-- START Text block --

The majority of key studies modelling emissions from indirect changes in the use of land (ILUC) show that palm oil has higher ILUC emissions than any other feedstocks for biodiesel, followed by soy oil. The Globiom study for the European Commission revealed that biodiesel from palm oil is three times worse for the climate than regular diesel while soy oil diesel is two times worse. T&E deplores that the Commission arbitrarily exempted soy – a major contributor to deforestation worldwide – from the high ILUC risk category.
Laura Buffet, clean fuels manager of T&E, said: “The Commission sends an important signal by deciding that palm oil diesel is not sustainable. But it gives with one hand what it takes away with the other. You can’t label palm oil diesel as unsustainable, then open a loophole as big as the current consumption levels and think people won’t notice. This decision is arbitrary, breaks the mandate the Commission had gotten from ministers and the European Parliament, and ignores the massive public support for ending the palm oil diesel nonsense.”

-- END Text block --
-- START Data lines --

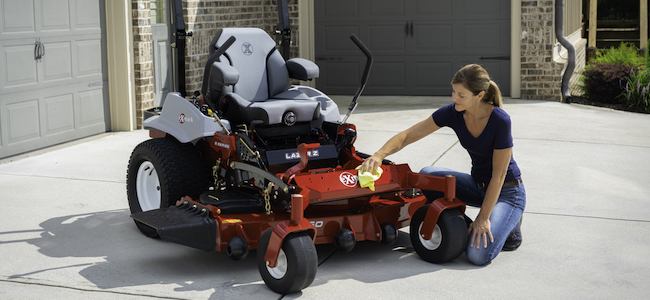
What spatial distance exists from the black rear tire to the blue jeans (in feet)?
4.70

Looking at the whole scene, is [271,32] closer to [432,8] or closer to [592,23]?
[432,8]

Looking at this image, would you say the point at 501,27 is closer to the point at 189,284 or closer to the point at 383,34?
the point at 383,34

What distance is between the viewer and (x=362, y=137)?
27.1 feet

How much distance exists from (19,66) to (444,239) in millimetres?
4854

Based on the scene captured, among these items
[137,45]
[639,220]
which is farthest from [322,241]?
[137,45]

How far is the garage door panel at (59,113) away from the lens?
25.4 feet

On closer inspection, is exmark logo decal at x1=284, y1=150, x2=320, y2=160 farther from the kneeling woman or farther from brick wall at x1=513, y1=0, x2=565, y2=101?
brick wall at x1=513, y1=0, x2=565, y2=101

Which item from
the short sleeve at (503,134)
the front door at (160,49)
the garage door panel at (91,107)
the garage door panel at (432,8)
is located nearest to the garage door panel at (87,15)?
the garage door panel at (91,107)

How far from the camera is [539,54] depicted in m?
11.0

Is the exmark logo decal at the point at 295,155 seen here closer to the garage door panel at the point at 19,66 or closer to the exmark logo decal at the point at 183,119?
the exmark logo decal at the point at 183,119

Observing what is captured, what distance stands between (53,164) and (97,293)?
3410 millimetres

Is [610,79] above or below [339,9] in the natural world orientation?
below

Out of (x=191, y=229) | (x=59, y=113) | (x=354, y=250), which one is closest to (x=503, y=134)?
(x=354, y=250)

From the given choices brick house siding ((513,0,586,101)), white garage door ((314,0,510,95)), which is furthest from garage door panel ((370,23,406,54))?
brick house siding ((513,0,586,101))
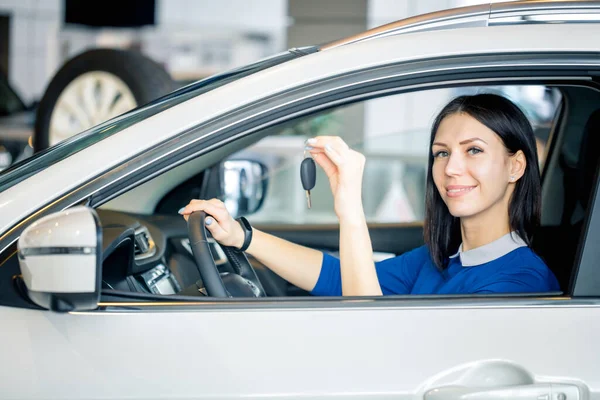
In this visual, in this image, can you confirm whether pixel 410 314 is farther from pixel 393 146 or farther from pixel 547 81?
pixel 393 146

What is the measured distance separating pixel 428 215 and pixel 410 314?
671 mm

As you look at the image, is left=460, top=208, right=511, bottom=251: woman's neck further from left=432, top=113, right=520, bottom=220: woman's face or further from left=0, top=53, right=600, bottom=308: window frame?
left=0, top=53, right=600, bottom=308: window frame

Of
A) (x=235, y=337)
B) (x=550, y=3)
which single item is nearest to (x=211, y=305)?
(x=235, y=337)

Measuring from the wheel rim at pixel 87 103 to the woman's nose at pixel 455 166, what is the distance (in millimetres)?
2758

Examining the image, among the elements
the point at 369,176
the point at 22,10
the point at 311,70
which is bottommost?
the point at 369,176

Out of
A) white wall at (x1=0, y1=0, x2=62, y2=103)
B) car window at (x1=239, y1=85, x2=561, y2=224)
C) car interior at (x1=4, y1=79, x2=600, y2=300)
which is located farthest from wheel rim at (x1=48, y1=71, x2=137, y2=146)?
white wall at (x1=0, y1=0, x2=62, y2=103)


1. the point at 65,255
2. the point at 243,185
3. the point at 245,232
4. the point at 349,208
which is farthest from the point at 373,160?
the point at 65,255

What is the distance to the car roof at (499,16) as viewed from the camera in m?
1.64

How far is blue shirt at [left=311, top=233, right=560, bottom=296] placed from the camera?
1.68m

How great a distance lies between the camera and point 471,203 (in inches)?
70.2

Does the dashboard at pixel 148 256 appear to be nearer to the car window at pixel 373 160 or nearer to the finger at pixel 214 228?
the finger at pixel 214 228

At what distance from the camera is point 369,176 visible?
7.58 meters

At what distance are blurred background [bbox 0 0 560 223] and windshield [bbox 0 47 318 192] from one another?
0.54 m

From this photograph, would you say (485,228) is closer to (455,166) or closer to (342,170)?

-- END Data lines --

Reproduce the palm oil biodiesel passage word for word, starting at "The majority of" and ending at "ILUC risk category.". The items have no connection to the palm oil biodiesel passage.

The majority of key studies modelling emissions from indirect changes in the use of land (ILUC) show that palm oil has higher ILUC emissions than any other feedstocks for biodiesel, followed by soy oil. The Globiom study for the European Commission revealed that biodiesel from palm oil is three times worse for the climate than regular diesel while soy oil diesel is two times worse. T&E deplores that the Commission arbitrarily exempted soy – a major contributor to deforestation worldwide – from the high ILUC risk category.